Extrait:
··········

Notes de la rédaction

Visite d’Etat en Suisse

(1) « C’est vers 1905 que le haut commandement de l’armée allemande, après de longues études et réflexions, se décida pour l’offensive par la droite, par le Nord. Mais une manœuvre secondaire par le Sud, par la Suisse, pouvait encore être utile. En 1912, l’empereur Guillaume voulut se rendre compte par lui-même de la situation ; il assista aux manœuvres du 3e corps de l’armée fédérale, qui s’accomplirent au mois de septembre, dans la Suisse orientale, sous la direction du colonel Wille. Il fut aimable et séduisant, s’entretint avec plusieurs officiers généraux, parla à de simples soldats. Le langage des chefs le convainquit de la force et de la volonté de résistance qui seraient rencontrées ; celui des soldats témoigna d’une entière confiance. En somme c’était de toutes parts l’affirmation d’une volonté d’être

respecté ; et cette volonté, en effet, fut respectée » (Général P.-E. Bordeaux, La Suisse et son armée dans la guerre mondiale (1914-1919), 1931).

Famille Vuille de la Sagne

(2) « C’est une vieille famille de La Sagne que des actes mentionnent déjà au début du XVe siècle. Le nom a été écrit et prononcé de bien des manières : Vouille, Wille, etc. C’est pour cette raison que l’on trouve encore des Wille à La Chaux-de-Fonds, qui ne sont en fait que des Vuille. Lorsqu’un membre de la famille s’est rendu dans le Palatinat au XVIIIe siècle, il fut appelé non pas Vuille, mais Wille. Cette forme s’est maintenue jusqu ‘à nous. Henri Vuille [*1714], maître-cordonnier à Deux-Ponts, s’y maria en 1741. Il fut le père de six enfants, dont le troisième, Joseph-François, eut pour petit-fils François Wille [1811-1896].

··········

Données fournies:
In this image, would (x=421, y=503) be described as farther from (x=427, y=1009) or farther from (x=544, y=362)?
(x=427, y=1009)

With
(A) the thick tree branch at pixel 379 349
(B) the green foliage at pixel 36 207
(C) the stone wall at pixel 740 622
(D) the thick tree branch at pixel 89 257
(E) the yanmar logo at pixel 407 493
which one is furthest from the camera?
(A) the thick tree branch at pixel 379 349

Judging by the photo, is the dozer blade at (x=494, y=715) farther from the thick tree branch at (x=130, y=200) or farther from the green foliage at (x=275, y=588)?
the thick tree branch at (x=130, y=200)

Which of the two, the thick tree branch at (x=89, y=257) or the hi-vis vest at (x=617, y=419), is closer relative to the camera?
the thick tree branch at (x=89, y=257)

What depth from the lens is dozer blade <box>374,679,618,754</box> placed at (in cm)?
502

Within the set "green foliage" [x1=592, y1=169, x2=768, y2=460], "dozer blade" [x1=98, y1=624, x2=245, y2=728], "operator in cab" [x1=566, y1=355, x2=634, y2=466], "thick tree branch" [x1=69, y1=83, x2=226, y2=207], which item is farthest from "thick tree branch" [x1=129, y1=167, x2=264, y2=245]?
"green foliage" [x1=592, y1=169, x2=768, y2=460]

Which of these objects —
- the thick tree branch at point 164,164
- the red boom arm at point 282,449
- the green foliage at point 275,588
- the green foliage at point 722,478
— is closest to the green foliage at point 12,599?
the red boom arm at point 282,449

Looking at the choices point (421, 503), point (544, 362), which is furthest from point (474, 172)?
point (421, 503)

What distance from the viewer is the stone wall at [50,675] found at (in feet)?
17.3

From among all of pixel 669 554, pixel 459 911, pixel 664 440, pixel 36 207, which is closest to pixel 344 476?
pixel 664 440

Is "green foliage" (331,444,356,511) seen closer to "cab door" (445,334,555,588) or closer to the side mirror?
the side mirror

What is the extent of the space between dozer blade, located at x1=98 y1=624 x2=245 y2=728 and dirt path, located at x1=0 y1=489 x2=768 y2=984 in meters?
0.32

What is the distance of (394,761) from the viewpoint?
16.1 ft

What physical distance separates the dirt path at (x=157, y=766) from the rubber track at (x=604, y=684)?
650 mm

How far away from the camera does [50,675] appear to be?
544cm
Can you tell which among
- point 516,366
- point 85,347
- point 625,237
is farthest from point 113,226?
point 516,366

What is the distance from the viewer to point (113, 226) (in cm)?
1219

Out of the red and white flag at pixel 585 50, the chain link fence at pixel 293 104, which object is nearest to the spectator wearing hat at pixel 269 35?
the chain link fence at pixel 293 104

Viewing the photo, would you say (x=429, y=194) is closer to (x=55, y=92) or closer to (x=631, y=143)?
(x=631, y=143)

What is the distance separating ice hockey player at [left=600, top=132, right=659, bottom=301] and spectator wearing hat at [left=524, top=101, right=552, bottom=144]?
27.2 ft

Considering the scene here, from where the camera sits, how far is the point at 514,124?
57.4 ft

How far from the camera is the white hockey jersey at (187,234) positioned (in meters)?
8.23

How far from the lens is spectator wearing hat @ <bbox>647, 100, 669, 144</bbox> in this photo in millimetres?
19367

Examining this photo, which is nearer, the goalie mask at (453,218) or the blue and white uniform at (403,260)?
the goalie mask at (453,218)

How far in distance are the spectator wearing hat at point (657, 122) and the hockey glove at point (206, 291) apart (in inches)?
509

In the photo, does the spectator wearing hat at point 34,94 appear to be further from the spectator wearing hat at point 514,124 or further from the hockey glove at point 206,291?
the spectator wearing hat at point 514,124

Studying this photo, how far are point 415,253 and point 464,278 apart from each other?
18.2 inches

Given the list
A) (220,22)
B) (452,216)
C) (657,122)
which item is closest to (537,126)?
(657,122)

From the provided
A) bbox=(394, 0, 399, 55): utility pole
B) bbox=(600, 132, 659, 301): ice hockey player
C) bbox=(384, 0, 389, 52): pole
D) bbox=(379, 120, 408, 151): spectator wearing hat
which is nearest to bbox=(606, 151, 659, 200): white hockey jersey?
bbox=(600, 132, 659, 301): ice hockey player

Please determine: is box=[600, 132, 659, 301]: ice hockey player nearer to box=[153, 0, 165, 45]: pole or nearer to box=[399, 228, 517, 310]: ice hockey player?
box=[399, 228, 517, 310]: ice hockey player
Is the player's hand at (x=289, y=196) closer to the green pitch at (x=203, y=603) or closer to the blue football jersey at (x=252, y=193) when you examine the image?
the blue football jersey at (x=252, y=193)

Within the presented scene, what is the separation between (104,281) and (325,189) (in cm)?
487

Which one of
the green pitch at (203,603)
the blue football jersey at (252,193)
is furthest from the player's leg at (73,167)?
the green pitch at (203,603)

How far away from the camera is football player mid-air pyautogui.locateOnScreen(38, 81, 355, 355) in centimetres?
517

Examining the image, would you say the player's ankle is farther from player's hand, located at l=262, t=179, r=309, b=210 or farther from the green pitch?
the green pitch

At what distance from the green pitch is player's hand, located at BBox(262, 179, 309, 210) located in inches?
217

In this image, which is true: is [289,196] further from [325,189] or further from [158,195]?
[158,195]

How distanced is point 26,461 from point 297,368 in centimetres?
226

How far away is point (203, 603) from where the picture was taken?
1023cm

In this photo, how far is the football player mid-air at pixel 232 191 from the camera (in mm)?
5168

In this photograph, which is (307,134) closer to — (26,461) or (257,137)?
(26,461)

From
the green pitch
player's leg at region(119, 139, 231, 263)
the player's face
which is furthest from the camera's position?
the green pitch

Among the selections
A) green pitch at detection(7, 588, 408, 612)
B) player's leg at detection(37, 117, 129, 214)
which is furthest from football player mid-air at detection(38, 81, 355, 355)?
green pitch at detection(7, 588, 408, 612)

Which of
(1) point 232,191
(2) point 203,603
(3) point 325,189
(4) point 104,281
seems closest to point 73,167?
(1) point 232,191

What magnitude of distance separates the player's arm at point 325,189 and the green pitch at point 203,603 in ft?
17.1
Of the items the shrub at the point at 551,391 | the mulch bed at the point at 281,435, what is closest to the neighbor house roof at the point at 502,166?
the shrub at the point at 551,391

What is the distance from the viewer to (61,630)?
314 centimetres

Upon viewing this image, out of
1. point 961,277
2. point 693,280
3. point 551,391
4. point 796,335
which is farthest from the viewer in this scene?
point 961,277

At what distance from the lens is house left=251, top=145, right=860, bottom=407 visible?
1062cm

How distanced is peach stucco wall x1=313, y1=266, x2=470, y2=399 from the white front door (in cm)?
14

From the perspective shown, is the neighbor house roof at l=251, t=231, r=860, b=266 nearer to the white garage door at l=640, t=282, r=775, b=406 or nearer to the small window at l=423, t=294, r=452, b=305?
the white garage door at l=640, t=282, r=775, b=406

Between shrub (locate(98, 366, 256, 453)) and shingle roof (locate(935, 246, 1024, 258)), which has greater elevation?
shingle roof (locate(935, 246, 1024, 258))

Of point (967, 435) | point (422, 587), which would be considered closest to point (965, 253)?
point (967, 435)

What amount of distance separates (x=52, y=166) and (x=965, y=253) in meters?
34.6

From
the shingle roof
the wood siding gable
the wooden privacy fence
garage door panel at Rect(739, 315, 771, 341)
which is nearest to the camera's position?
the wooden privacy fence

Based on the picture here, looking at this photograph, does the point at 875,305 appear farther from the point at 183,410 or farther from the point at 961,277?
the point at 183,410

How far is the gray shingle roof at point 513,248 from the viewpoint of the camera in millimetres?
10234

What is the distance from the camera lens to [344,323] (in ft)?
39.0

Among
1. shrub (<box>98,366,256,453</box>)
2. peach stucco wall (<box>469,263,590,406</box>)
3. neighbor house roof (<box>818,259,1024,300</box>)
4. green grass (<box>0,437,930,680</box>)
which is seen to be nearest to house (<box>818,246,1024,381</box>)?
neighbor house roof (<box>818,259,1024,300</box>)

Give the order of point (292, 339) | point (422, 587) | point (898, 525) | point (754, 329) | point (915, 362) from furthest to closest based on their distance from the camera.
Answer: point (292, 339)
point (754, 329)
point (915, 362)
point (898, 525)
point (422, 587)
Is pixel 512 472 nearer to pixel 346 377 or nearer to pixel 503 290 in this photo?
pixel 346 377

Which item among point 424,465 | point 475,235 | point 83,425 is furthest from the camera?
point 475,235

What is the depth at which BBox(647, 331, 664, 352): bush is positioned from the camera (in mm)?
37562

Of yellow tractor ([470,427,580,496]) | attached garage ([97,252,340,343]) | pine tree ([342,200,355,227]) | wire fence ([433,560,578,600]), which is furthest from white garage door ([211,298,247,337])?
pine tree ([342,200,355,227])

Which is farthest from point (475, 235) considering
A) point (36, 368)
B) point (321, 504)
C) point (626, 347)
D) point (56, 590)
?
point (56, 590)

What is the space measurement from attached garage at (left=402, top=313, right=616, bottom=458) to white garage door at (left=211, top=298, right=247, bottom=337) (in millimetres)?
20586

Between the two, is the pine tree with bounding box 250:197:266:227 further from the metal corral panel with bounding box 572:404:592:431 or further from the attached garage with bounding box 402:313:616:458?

··········

Consigne 1:
Répondez aux questions suivantes d'après l'extrait.
(a) En quelle année l'empereur Guillaume assista-t-il aux manœuvres du 3e corps de l'armée fédérale ?
(b) Sous la direction de qui ces manœuvres s'accomplirent-elles ?
(c) Dans quelle ville Henri Vuille était-il maître-cordonnier ?
Consigne 2: Reproduisez à l'identique le passage de l'extrait qui commence aux mots « respecté ; et » et se termine après les mots « François Wille [1811-1896]. ».

Réponse 1:
(a) En 1912.
(b) Sous la direction du colonel Wille.
(c) À Deux-Ponts.

Réponse 2:
respecté ; et cette volonté, en effet, fut respectée » (Général P.-E. Bordeaux, La Suisse et son armée dans la guerre mondiale (1914-1919), 1931).

Famille Vuille de la Sagne

(2) « C’est une vieille famille de La Sagne que des actes mentionnent déjà au début du XVe siècle. Le nom a été écrit et prononcé de bien des manières : Vouille, Wille, etc. C’est pour cette raison que l’on trouve encore des Wille à La Chaux-de-Fonds, qui ne sont en fait que des Vuille. Lorsqu’un membre de la famille s’est rendu dans le Palatinat au XVIIIe siècle, il fut appelé non pas Vuille, mais Wille. Cette forme s’est maintenue jusqu ‘à nous. Henri Vuille [*1714], maître-cordonnier à Deux-Ponts, s’y maria en 1741. Il fut le père de six enfants, dont le troisième, Joseph-François, eut pour petit-fils François Wille [1811-1896].